Laporan Dennis Destriavan dari Tribunnews.com
TRIBUNNEWS.COM, JAKARTA – Anggota Komisi DPR RI Suriyadi Jaya Purnama meminta pemerintah membuka kemungkinan UU Nomor 4 Tahun 2016 untuk Tapera.
Hal tersebut disampaikan Suriadi dalam konferensi pers yang diselenggarakan pemerintah di Kantor Presiden, Jakarta, Jumat (31/05/2024) menanggapi penolakan masyarakat terhadap program tabungan perumahan pemerintah (Tapera).
Pemerintah akan melanjutkan program ini dengan audiensi publik yang luas.

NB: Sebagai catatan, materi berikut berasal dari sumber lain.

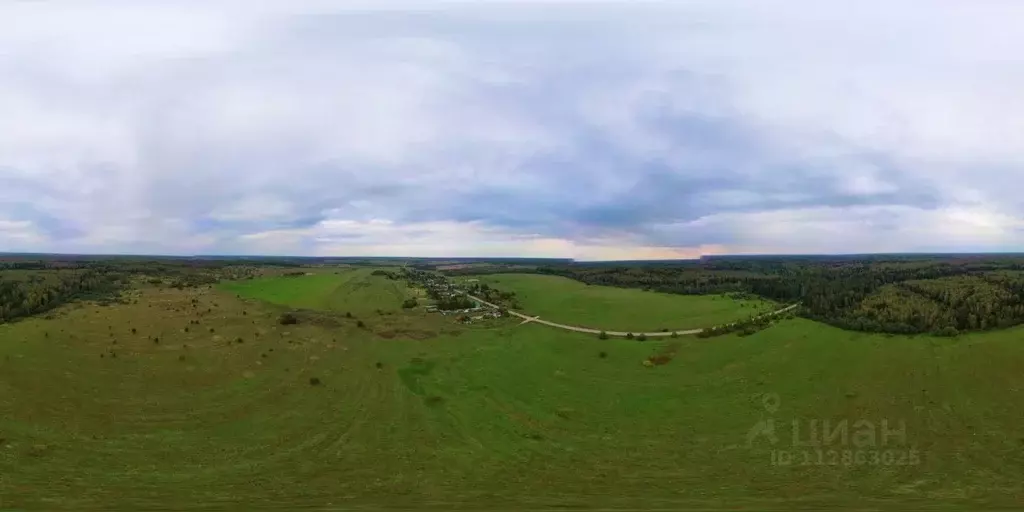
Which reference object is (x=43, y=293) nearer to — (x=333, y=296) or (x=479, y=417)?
(x=333, y=296)

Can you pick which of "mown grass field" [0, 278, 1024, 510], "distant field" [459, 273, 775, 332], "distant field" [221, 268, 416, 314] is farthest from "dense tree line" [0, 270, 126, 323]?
"distant field" [459, 273, 775, 332]

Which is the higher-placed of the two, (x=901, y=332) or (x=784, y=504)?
(x=901, y=332)

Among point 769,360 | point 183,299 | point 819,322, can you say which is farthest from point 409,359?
point 183,299

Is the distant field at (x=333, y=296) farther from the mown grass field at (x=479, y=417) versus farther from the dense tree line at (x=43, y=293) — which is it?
the mown grass field at (x=479, y=417)

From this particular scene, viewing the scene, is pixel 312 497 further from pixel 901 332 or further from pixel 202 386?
pixel 901 332

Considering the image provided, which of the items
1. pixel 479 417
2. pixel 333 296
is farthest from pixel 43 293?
pixel 479 417

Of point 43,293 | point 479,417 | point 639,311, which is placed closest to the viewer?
point 479,417

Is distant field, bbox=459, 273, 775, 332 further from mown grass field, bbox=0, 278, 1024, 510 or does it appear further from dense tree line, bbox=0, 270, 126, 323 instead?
dense tree line, bbox=0, 270, 126, 323

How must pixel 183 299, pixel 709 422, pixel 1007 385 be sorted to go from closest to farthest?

Selain itu dijelaskan juga bahwa Keputusan Pemerintah (PP) no. Pasal 21 Tahun 2024 tentang Pemberlakuan Tapera tidak hanya secara langsung mengurangi gaji personel non-ASN, TNI, atau Polri.

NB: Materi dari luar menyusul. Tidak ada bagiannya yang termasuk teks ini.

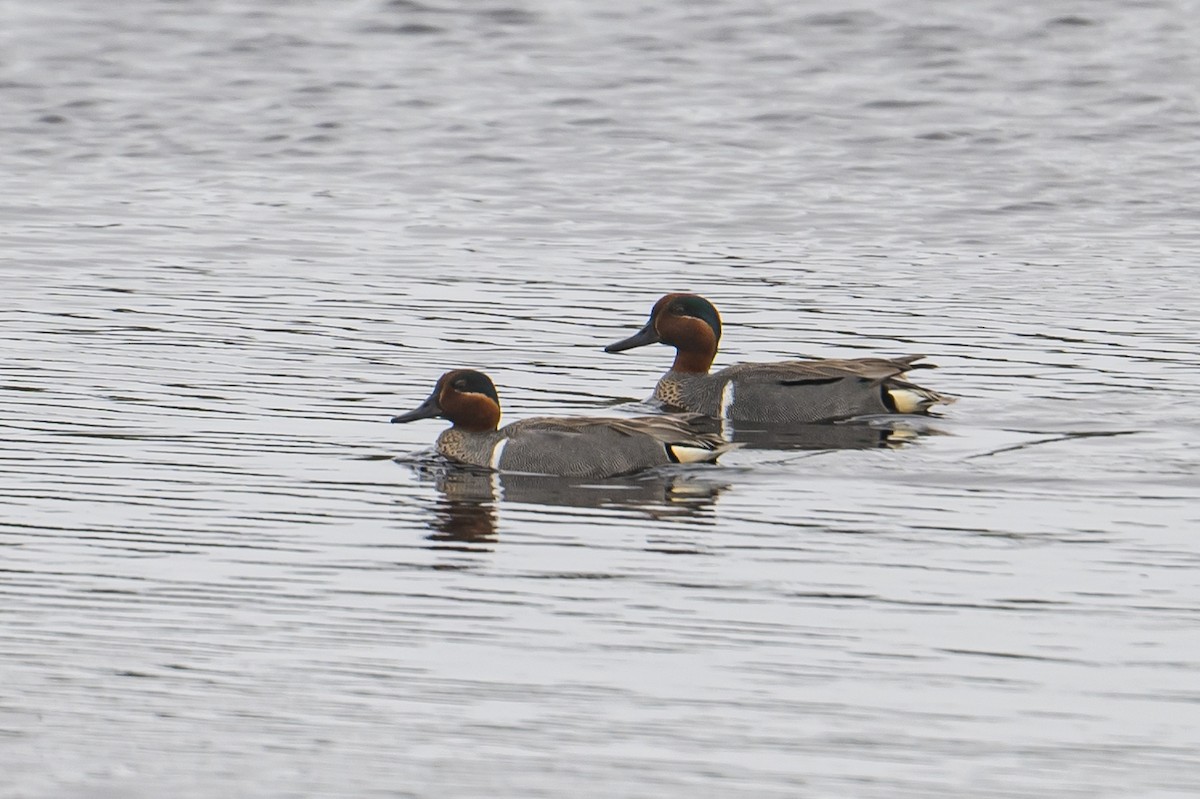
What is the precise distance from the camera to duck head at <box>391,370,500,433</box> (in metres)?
12.5

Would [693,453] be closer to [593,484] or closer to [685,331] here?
[593,484]

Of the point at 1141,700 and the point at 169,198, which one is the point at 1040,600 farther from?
the point at 169,198

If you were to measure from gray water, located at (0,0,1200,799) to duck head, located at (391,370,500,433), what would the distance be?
1.22ft

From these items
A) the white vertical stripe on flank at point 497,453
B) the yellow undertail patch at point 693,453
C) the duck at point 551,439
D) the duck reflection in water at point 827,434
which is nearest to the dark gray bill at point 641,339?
the duck reflection in water at point 827,434

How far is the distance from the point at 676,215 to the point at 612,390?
335 inches

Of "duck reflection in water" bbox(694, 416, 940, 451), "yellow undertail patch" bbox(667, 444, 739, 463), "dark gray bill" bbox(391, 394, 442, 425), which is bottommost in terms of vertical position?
"duck reflection in water" bbox(694, 416, 940, 451)

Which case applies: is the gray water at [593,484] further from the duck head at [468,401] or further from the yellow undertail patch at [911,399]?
the duck head at [468,401]

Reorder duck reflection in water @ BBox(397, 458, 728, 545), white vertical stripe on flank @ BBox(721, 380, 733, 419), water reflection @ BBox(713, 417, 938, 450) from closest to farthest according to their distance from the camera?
duck reflection in water @ BBox(397, 458, 728, 545), water reflection @ BBox(713, 417, 938, 450), white vertical stripe on flank @ BBox(721, 380, 733, 419)

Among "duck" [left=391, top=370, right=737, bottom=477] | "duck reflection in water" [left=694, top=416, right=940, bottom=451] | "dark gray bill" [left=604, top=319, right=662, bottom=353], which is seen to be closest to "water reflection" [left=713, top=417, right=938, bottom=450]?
"duck reflection in water" [left=694, top=416, right=940, bottom=451]

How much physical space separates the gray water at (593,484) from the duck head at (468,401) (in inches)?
14.7

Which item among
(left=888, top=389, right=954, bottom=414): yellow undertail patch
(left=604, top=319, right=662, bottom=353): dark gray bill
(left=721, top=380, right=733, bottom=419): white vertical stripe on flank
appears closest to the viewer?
(left=888, top=389, right=954, bottom=414): yellow undertail patch

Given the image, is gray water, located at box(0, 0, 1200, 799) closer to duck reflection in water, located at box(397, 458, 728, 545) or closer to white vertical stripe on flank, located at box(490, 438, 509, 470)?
duck reflection in water, located at box(397, 458, 728, 545)

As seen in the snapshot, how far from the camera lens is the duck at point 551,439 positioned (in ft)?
39.4

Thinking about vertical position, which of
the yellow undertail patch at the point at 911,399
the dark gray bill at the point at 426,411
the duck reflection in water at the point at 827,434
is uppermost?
the dark gray bill at the point at 426,411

Sebab, mekanisme ini diatur melalui Keputusan Menteri Ketenagakerjaan dan kepesertaan akan berlaku paling lambat pada tahun 2027.
Suriyadi menjelaskan, permasalahannya bukan pada sosialisasi, melainkan hukum. 4 tentang Tapera 2016 yaitu delapan tahun menunggu dibuatnya PP baru pada tahun 2020 dan 2024, dan kita akan kembali menunggu perintah Menteri Tenaga Kerja, karena keadaan perekonomian masyarakat saat ini sudah jauh berbeda dibandingkan saat Tapera. hukum dibahas. .
“Padahal UU Tapera 2016 telah didukung oleh beberapa organisasi buruh seperti Organisasi Pekerja Indonesia (OPSI) dan Konfederasi Serikat Profesi Indonesia (KSBSI),” ujarnya, Sabtu (1/6/2024).
Bahkan RDPU DPR RI (Majelis Umum) bersama Serikat Pekerja Indonesia (SBS) membahas undang-undang ini pada 23 November 2015.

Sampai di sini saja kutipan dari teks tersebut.